ABOUT THIS TASK
The pictures in the listing below are to be skipped, while the lines between the line holding "Treppengeländer - ägyptischen Schriftzeichen" and the line holding "تسلا در حال", inclusive, are to be output exactly.

RAW DATA
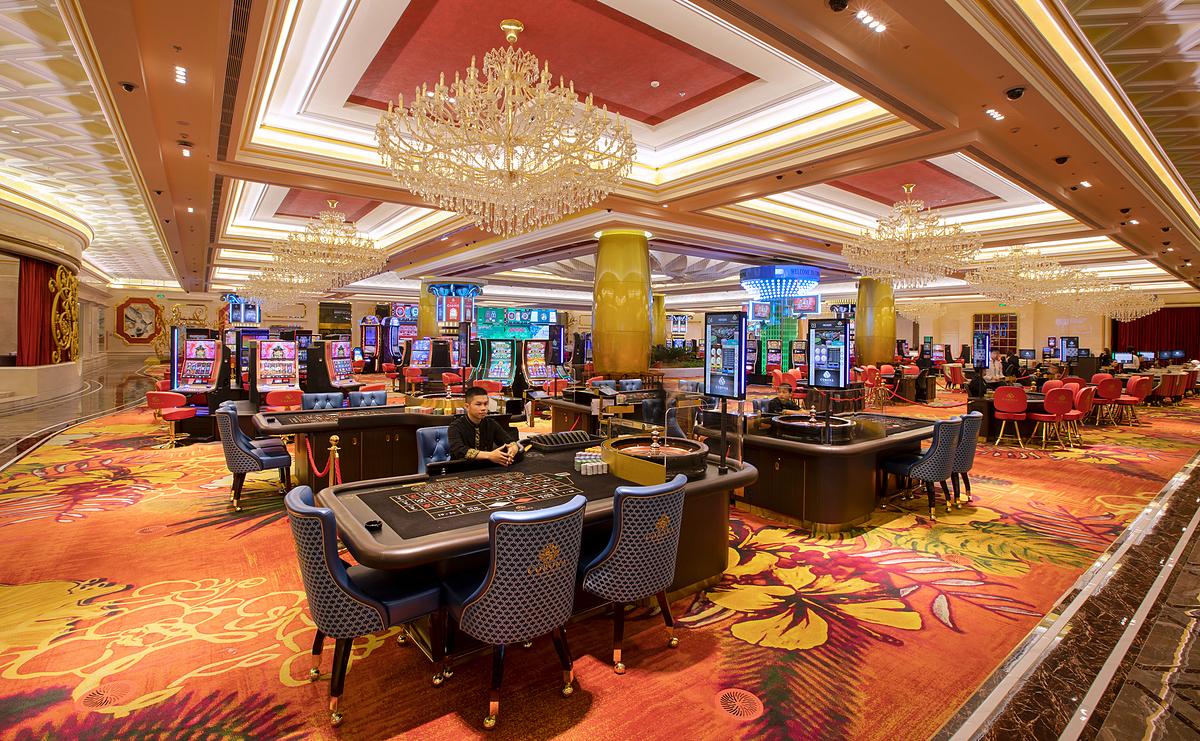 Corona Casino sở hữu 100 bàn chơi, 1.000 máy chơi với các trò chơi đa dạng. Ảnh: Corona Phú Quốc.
* * *
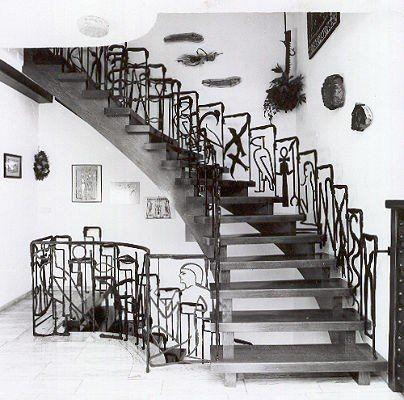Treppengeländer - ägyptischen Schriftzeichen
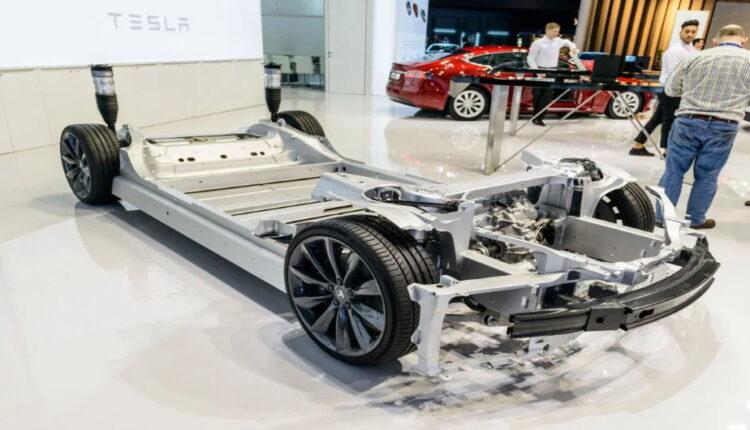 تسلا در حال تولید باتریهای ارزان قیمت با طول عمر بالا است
* * *
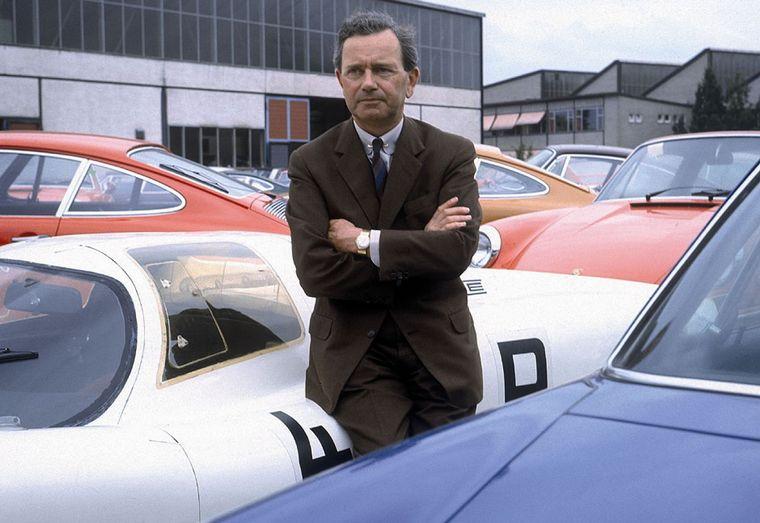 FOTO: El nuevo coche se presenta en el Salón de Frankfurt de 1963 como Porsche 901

PROBLEM SOLUTION
Treppengeländer - ägyptischen Schriftzeichen
 تسلا در حال تولید باتریهای ارزان قیمت با طول عمر بالا است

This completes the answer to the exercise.